To assess feasibility, safety and efficacy of hybrid approach, consisting in a combination of modern drug-eluting stent (DES) and drug-eluting balloon (DCB), for treatment of de-novo diffuse coronary artery disease (CAD).

Contemporary DES are associated with a persistent risk of major cardiovascular events, due to in-stent thrombosis and restenosis. The hybrid approach, reducing the permanent metallic cage length, is supposed to mitigate the risk of device-related adverse events, especially in diffuse CAD.

This is a prospective, non-randomized, observational, multicenter study intended to obtain data from 100 consecutive patients affected by de-novo diffuse CAD undergoing percutaneous coronary intervention with a hybrid approach, consisting in the combined use of DES and DCB in contiguous coronary segments. The study is recorded in ClinicalTrials.gov with the identifier: NCT03939468.

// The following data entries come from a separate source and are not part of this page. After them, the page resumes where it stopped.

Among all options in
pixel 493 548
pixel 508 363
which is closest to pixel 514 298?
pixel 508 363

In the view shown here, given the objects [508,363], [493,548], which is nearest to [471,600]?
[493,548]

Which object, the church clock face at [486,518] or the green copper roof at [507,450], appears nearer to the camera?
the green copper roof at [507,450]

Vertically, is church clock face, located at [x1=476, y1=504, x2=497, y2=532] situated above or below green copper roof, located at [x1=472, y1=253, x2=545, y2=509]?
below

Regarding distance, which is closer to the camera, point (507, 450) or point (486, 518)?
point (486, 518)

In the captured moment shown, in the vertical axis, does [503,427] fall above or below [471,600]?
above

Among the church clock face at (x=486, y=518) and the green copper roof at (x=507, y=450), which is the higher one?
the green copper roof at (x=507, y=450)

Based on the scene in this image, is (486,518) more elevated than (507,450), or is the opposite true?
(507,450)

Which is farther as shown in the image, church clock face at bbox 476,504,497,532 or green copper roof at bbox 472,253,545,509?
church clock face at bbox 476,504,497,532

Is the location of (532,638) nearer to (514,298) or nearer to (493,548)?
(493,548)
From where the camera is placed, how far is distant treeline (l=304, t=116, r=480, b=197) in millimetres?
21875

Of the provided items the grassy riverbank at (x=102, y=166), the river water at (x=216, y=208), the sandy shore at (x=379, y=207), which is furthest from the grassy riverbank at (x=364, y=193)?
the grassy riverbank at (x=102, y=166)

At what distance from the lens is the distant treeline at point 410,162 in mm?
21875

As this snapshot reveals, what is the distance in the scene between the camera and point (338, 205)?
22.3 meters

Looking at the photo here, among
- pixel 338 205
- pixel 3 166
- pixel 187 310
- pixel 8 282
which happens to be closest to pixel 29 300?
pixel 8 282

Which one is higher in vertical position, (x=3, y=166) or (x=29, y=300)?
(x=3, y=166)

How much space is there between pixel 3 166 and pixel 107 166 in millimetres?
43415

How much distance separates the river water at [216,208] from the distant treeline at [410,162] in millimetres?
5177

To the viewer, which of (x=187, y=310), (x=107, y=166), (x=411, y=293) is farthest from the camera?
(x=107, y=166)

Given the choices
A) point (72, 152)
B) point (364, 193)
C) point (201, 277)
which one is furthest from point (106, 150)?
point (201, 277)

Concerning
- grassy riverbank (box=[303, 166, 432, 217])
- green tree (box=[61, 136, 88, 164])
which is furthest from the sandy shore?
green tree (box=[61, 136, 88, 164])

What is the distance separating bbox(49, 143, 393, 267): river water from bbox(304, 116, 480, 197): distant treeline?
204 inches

The primary endpoint is a device oriented composite end-point (DOCE) of cardiac death, target vessel myocardial infarction (TV-MI) and ischemia-driven target lesion revascularization (ID-TLR) in DES- and/or DCB-treated segment. DOCE will be assessed at 12-months follow-up.

This will be the first study investigating the feasibility, safety and efficacy of hybrid DES/DCB approach for the treatment of de-novo diffuse CAD. Here we describe the rationale and the design of the study.